That looks amazing!!! The grills are fabulous!


----------



## Paulbo (Sep 16, 2004)

Thanks Will! I'm looking forward to hearing your opinion once you've got a set in your paws ... hopefully by Monday or Tuesday.


----------



## Fernando Mureb (Nov 12, 2006)

The level of detail is amazing! The pattern of grills resemble that of a Persian rug.


----------



## irocer (Aug 22, 2000)

I have to get one of these! The Nautilis set was the first Paragrafix PE I used and it was great. I am trying to do a accurate Bridge with lighting- this set will help greatly! 

Does anybody know if a kitted light set is being made ?


----------



## feek61 (Aug 26, 2006)

Paul was kind enough to send me the PE set for the bridge control panels and all I can say is they are amazing!!! This is a "must-have" for an accurate bridge kit; the detail is fabulous (but of course all of Paul's work is). I can't wait to have all of the little buttons lit up on my bridge model. I will be nice after almost 40 years to have a somewhat accurate bridge (with lights). 

Thanks Paul!!


----------



## Opus Penguin (Apr 19, 2004)

Will these also work with DLM's accurate kit pieces? I think he has raised buttons on the clear pieces of the stations.


----------



## Paulbo (Sep 16, 2004)

Unfortunately not. Though Don's pieces are awesome and the etch wouldn't really add anything to them.


----------



## jaws62666 (Mar 25, 2009)

Paulbo said:


> Unfortunately not. Though Don's pieces are awesome and the etch wouldn't really add anything to them.

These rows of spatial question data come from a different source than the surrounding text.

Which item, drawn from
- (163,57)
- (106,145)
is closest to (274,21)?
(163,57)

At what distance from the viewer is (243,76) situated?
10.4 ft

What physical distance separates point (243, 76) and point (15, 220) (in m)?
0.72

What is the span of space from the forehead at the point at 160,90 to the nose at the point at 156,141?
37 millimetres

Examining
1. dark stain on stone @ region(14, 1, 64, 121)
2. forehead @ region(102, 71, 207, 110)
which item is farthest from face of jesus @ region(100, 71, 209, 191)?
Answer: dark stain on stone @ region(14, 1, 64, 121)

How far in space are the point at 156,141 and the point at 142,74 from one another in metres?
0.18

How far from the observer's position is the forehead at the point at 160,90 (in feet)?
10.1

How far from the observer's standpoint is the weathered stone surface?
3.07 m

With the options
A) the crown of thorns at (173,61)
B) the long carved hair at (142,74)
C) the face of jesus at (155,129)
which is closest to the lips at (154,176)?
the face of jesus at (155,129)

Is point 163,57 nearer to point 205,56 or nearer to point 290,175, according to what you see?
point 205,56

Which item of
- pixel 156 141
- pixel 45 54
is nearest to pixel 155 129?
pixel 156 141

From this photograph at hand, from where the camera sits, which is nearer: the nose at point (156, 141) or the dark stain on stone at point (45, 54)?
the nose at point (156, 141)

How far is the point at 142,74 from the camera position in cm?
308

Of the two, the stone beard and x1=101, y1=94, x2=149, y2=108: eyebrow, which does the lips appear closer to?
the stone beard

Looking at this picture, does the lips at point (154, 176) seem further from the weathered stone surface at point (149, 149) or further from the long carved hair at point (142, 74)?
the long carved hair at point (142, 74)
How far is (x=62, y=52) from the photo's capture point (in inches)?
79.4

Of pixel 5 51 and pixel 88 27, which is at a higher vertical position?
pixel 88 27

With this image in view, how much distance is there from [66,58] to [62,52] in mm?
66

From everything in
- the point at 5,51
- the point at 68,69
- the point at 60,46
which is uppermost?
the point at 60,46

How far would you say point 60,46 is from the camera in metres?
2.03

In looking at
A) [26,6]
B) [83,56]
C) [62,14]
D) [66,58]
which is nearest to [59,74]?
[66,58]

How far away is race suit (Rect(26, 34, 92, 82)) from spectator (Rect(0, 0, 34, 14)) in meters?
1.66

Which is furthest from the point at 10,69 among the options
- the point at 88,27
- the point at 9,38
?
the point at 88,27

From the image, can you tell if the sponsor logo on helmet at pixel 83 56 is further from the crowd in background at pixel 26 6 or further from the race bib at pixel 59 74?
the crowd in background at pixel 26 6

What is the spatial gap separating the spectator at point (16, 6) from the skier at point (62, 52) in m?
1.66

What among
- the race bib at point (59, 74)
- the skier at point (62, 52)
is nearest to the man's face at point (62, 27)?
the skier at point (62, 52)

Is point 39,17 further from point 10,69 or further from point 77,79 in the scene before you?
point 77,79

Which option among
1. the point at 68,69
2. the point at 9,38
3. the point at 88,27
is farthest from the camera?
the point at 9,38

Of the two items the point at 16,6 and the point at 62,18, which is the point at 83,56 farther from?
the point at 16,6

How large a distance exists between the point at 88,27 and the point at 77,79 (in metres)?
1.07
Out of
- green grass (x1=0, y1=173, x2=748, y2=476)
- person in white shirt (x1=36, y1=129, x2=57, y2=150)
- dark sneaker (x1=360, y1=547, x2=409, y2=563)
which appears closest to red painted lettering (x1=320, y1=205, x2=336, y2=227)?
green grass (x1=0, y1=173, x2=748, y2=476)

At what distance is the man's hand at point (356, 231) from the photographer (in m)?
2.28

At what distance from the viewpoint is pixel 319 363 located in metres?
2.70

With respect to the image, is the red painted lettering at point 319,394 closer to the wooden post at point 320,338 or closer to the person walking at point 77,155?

Paul, how soon until we see our invoices for these?


----------



## Paulbo (Sep 16, 2004)

I am hoping by the first of the week. The prototype sheet yielded a problem with the lower console grills and that set things back a few days for me to design new artwork and have a new phototool made.


----------



## irocer (Aug 22, 2000)

Paulbo, any update on when the set will be available? I am a long from needing it, but was just curious.


----------



## Paulbo (Sep 16, 2004)

irocer said:


> Paulbo, any update on when the set will be available? I am a long from needing it, but was just curious.


Unfortunately it's well behind schedule - the first prototype sheet showed a flaw (I made the lower console screens too thin - they etched fine, but were too delicate and broke up during cleaning) and I received the corrected prototype sheet on Friday. Luckily that sheet was perfect.

It's been released for production, but it will be 2 to 3 weeks before I receive the production run ... or it would be if Christmas and New Years weren't in the way. Not sure of the exact ETA at this point.


----------



## Paulbo (Sep 16, 2004)

Bridge etch started shipping today! It would have been out the door in 2013, but the local PO didn't announce that they were closing noon on New Years Eve.


----------



## mach7 (Mar 25, 2002)

Got my bridge set today!

Nice job! VERY well done!

Thanks


----------